Queenstown Lakes Mayor Vanessa van Uden will sign a sister city agreement with the Chinese city of Hangzhou next month.

The October 16 signing will be the culmination of a two-year effort by the Queenstown Chamber of Commerce to form a partnership with a Chinese city and promote opportunities for local businesses, chief executive Ann Lockhart says.

Although it was mainly a civic visit, and Ms van Uden would attend two mayoral forums, other members of the delegation would be ''proactively looking to develop business opportunities'', Ms Lockhart said.

''We see a lot of synergy with Hangzhou. It is the largest area for domestic tourism in China, it's a very affluent town and very pretty.

''We see opportunities for us around tourism and film.''

She was ''delighted'' the agreement was being formalised less than a year since a 12-strong delegation of tourism, council, education, wine and film industry representatives travelled to Hangzhou.

It also follows last month's signing in Queenstown of a memorandum of understanding between the chamber and Hangzhou's Municipal Foreign Trade and Economic Co-operation Bureau.
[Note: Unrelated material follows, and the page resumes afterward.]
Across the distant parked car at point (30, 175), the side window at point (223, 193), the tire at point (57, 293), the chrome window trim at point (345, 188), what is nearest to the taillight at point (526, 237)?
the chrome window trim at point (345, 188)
A tourism-based city of 8.3 million, Hangzhou has 80 million domestic visitors a year - the most among Chinese cities.

Like Queenstown it sits by a lake - West Lake, a Unesco World Heritage site.

It will be Hangzhou's first sister-city relationship in New Zealand, adding to 23 other such partnerships it has around the world.

Ms Lockhart said she, chamber president Charlie Phillips and Destination Queenstown chief executive Graham Budd would accompany Ms van Uden and her husband on the three-day visit.

Some China-based representatives of Queenstown companies were likely to join the delegation.

Queenstown Lakes District Council communications manager Michele Poole said Ms van Uden's husband would accompany the mayor ''in his private capacity and at their own expense''.